[OPEN-ILS-GENERAL] Improving relevance ranking in Evergreen

Brian Greene BGreene at cgcc.cc.or.us
Thu Mar 22 16:56:51 EDT 2012


Does relevancy ranking currently take publication date into account? I think this could be especially helpful with topical searches when, all other things being equal, I'd probably consider the newer item to be more relevant. Similarly, I could see home library (in cases where that can be determined) being considered and used when there are two otherwise equally relevant items.

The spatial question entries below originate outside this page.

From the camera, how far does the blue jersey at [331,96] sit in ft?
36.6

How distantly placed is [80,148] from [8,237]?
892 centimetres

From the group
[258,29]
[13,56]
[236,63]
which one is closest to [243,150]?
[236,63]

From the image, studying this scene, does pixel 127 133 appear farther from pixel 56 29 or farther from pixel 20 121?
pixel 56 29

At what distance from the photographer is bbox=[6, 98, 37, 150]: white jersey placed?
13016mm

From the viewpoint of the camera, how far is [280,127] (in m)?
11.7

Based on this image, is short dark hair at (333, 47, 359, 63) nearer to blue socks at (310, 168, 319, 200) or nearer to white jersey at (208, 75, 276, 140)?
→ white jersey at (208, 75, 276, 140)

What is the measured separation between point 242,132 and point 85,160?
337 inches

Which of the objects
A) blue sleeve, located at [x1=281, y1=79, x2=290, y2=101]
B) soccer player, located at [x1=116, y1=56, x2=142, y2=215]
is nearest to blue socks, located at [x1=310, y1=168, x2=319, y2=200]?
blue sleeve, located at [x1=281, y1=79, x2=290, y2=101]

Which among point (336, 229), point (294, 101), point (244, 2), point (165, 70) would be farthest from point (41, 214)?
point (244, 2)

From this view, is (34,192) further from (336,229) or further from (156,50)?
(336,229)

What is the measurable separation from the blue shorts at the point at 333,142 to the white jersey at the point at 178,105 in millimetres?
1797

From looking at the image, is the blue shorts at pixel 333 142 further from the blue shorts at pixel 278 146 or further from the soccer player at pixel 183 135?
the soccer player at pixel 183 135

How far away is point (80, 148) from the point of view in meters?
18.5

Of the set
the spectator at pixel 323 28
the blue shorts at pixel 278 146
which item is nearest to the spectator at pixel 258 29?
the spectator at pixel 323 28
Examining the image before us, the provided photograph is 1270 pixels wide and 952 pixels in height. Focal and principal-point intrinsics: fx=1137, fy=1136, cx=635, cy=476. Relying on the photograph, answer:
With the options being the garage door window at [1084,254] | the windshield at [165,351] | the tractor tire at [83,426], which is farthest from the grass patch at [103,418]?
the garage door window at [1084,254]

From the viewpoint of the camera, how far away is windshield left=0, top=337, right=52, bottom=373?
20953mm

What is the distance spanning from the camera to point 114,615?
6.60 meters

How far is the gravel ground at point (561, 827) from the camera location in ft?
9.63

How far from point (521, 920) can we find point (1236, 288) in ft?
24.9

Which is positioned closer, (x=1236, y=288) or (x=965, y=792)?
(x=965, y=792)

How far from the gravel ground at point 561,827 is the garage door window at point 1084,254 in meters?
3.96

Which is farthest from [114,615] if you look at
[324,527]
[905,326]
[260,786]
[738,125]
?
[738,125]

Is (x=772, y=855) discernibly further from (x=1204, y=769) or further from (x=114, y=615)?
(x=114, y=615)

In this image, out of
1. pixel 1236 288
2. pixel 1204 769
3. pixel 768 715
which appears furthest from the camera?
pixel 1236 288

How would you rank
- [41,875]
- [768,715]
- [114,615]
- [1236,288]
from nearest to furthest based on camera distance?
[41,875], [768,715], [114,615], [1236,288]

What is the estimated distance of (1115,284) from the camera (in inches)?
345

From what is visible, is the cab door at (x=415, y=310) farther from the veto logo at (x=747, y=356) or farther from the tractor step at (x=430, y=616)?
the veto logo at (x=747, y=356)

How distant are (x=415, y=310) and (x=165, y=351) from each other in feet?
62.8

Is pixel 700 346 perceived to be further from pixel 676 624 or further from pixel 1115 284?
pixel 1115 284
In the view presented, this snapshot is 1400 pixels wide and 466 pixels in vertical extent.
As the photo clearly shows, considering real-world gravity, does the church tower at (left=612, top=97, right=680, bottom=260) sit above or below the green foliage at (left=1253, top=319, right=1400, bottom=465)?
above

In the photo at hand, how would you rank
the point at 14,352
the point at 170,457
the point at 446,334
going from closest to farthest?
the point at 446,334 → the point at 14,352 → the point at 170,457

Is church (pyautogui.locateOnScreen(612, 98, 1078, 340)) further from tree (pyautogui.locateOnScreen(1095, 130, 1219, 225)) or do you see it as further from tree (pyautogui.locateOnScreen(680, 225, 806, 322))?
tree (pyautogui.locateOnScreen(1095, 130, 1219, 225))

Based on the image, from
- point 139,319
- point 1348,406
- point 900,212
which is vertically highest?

Note that in both cases I don't want them to become de facto limiters, but rather act more like tie-breakers after the other factors have been weighed. 
 
I also support taking into account some sort of popularity measure.
 
Thanks,
Brian 

 
Brian Greene, Library Director
Columbia Gorge Community College 
The Dalles, Oregon 97058
(541) 506-6080 | www.cgcc.cc.or.us 
>>> Mike Rylander <mrylander at gmail.com> 3/8/2012 10:55 AM >>>
On Thu, Mar 8, 2012 at 12:10 PM, Elizabeth Longwell <blongwel at eou.edu> wrote:
> Hi,
>
> Is it necessary to re-index after changing weights for relevancy?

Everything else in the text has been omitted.